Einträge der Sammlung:

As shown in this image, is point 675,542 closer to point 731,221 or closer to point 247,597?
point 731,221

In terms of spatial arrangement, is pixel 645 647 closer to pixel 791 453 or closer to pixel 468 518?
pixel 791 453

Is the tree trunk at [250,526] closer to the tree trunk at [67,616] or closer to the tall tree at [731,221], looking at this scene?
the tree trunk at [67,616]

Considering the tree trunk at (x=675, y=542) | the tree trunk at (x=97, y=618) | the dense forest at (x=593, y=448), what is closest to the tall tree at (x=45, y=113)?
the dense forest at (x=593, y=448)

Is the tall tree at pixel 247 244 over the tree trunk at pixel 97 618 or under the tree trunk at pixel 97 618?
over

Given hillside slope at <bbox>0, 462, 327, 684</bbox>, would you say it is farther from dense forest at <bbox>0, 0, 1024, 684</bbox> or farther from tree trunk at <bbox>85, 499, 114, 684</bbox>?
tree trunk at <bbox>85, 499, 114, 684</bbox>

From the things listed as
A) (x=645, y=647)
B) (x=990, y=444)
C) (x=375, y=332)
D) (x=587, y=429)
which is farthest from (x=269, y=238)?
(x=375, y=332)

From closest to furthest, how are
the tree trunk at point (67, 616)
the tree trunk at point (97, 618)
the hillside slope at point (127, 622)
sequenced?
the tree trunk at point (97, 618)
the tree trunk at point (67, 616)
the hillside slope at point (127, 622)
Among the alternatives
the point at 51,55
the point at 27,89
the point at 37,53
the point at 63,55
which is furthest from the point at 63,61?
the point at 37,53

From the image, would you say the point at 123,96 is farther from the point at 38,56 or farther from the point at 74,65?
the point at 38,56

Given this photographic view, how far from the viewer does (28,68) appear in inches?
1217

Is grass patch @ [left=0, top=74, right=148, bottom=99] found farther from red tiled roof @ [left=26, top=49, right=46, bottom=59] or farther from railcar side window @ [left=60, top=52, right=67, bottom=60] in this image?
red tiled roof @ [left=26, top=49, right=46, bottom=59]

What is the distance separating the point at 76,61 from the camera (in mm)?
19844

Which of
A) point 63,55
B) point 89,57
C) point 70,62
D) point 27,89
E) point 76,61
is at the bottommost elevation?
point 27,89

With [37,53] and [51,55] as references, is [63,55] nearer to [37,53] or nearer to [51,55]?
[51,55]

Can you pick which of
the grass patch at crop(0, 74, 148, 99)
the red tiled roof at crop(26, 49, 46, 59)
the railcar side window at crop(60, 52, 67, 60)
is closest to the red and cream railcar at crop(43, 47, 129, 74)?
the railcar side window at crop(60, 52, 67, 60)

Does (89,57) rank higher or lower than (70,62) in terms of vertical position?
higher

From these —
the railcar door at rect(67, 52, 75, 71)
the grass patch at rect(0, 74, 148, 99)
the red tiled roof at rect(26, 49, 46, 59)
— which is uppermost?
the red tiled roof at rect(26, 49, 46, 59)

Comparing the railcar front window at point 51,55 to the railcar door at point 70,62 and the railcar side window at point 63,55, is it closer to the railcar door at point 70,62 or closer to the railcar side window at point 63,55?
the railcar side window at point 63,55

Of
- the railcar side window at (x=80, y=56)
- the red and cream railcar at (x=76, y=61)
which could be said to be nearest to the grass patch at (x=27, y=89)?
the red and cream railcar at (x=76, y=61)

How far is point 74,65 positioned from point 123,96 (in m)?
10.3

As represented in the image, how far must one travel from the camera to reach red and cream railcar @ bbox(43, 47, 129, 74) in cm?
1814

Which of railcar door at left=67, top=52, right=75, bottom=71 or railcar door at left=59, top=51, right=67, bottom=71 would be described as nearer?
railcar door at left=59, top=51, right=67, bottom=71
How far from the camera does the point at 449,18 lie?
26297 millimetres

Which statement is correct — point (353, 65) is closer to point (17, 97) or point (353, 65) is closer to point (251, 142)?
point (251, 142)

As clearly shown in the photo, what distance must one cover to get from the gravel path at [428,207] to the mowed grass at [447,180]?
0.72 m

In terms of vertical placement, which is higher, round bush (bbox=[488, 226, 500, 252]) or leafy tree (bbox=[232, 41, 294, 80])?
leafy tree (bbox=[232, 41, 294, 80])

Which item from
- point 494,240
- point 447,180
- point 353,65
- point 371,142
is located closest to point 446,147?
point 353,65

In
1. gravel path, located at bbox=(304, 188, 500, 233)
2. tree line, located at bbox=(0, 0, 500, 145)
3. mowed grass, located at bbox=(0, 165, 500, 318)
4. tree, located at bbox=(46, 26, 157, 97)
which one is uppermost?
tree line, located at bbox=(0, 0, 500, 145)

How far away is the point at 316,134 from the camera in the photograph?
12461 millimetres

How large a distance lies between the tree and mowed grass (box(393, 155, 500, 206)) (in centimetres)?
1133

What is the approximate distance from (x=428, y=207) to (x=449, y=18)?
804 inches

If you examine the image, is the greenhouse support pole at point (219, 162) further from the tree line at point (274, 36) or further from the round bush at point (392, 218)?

Gestellte Aufgabe: Duplizieren Sie sämtliche oben stehenden Zeilen Wort für Wort und ohne jede Änderung.

Antwort zur Übung:
As shown in this image, is point 675,542 closer to point 731,221 or closer to point 247,597?
point 731,221

In terms of spatial arrangement, is pixel 645 647 closer to pixel 791 453 or closer to pixel 468 518?
pixel 791 453

Is the tree trunk at [250,526] closer to the tree trunk at [67,616] or closer to the tall tree at [731,221], looking at this scene?
the tree trunk at [67,616]

Considering the tree trunk at (x=675, y=542) | the tree trunk at (x=97, y=618) | the dense forest at (x=593, y=448), what is closest to the tall tree at (x=45, y=113)?
the dense forest at (x=593, y=448)

Is the tall tree at pixel 247 244 over the tree trunk at pixel 97 618 or under the tree trunk at pixel 97 618?
over

Given hillside slope at <bbox>0, 462, 327, 684</bbox>, would you say it is farther from dense forest at <bbox>0, 0, 1024, 684</bbox> or farther from tree trunk at <bbox>85, 499, 114, 684</bbox>?
tree trunk at <bbox>85, 499, 114, 684</bbox>

From the things listed as
A) (x=645, y=647)
B) (x=990, y=444)
C) (x=375, y=332)
D) (x=587, y=429)
which is farthest from (x=269, y=238)?
(x=375, y=332)

From closest to furthest, how are
the tree trunk at point (67, 616)
the tree trunk at point (97, 618)
the hillside slope at point (127, 622)
sequenced?
the tree trunk at point (97, 618)
the tree trunk at point (67, 616)
the hillside slope at point (127, 622)
Among the alternatives
the point at 51,55
the point at 27,89
the point at 37,53
the point at 63,55
which is furthest from the point at 63,61?
the point at 37,53

From the image, would you say the point at 123,96 is farther from the point at 38,56 or farther from the point at 74,65?
the point at 38,56

Given this photographic view, how far from the viewer does (28,68) appear in inches?
1217

Is grass patch @ [left=0, top=74, right=148, bottom=99] found farther from red tiled roof @ [left=26, top=49, right=46, bottom=59] or farther from railcar side window @ [left=60, top=52, right=67, bottom=60] in this image?
red tiled roof @ [left=26, top=49, right=46, bottom=59]

What is the distance separating the point at 76,61 from the camera (in mm)?
19844

Which of
A) point 63,55
B) point 89,57
C) point 70,62
D) point 27,89
E) point 76,61
is at the bottommost elevation?
point 27,89

With [37,53] and [51,55] as references, is [63,55] nearer to [37,53] or nearer to [51,55]?
[51,55]

Can you pick which of
the grass patch at crop(0, 74, 148, 99)
the red tiled roof at crop(26, 49, 46, 59)
the railcar side window at crop(60, 52, 67, 60)
is closest to the red and cream railcar at crop(43, 47, 129, 74)?
the railcar side window at crop(60, 52, 67, 60)

Does (89,57) rank higher or lower than (70,62) in terms of vertical position?
higher

From these —
the railcar door at rect(67, 52, 75, 71)
the grass patch at rect(0, 74, 148, 99)
the red tiled roof at rect(26, 49, 46, 59)
— which is uppermost?
the red tiled roof at rect(26, 49, 46, 59)

Comparing the railcar front window at point 51,55 to the railcar door at point 70,62 and the railcar side window at point 63,55, is it closer to the railcar door at point 70,62 or closer to the railcar side window at point 63,55?
the railcar side window at point 63,55

Of
- the railcar side window at (x=80, y=56)
- the red and cream railcar at (x=76, y=61)
which could be said to be nearest to the grass patch at (x=27, y=89)?
the red and cream railcar at (x=76, y=61)

How far is point 74,65 positioned from point 123,96 (in m)?
10.3

As represented in the image, how far must one travel from the camera to reach red and cream railcar @ bbox(43, 47, 129, 74) in cm?
1814

Which of railcar door at left=67, top=52, right=75, bottom=71 or railcar door at left=59, top=51, right=67, bottom=71 would be described as nearer?
railcar door at left=59, top=51, right=67, bottom=71
How far from the camera does the point at 449,18 lie?
26297 millimetres

Which statement is correct — point (353, 65) is closer to point (17, 97) or point (353, 65) is closer to point (251, 142)?
point (251, 142)

As clearly shown in the photo, what distance must one cover to get from the gravel path at [428,207] to the mowed grass at [447,180]?
0.72 m

In terms of vertical placement, which is higher, round bush (bbox=[488, 226, 500, 252]) or leafy tree (bbox=[232, 41, 294, 80])?
leafy tree (bbox=[232, 41, 294, 80])

Which item from
- point 494,240
- point 447,180
- point 353,65
- point 371,142
is located closest to point 446,147?
point 353,65

In
1. gravel path, located at bbox=(304, 188, 500, 233)
2. tree line, located at bbox=(0, 0, 500, 145)
3. mowed grass, located at bbox=(0, 165, 500, 318)
4. tree, located at bbox=(46, 26, 157, 97)
which one is uppermost?
tree line, located at bbox=(0, 0, 500, 145)

How far away is the point at 316,134 from the camera in the photograph?
12461 millimetres

How large a distance lies between the tree and mowed grass (box(393, 155, 500, 206)) (in centimetres)?
1133

What is the approximate distance from (x=428, y=207) to (x=449, y=18)?
804 inches

If you examine the image, is the greenhouse support pole at point (219, 162) further from the tree line at point (274, 36) or further from the round bush at point (392, 218)?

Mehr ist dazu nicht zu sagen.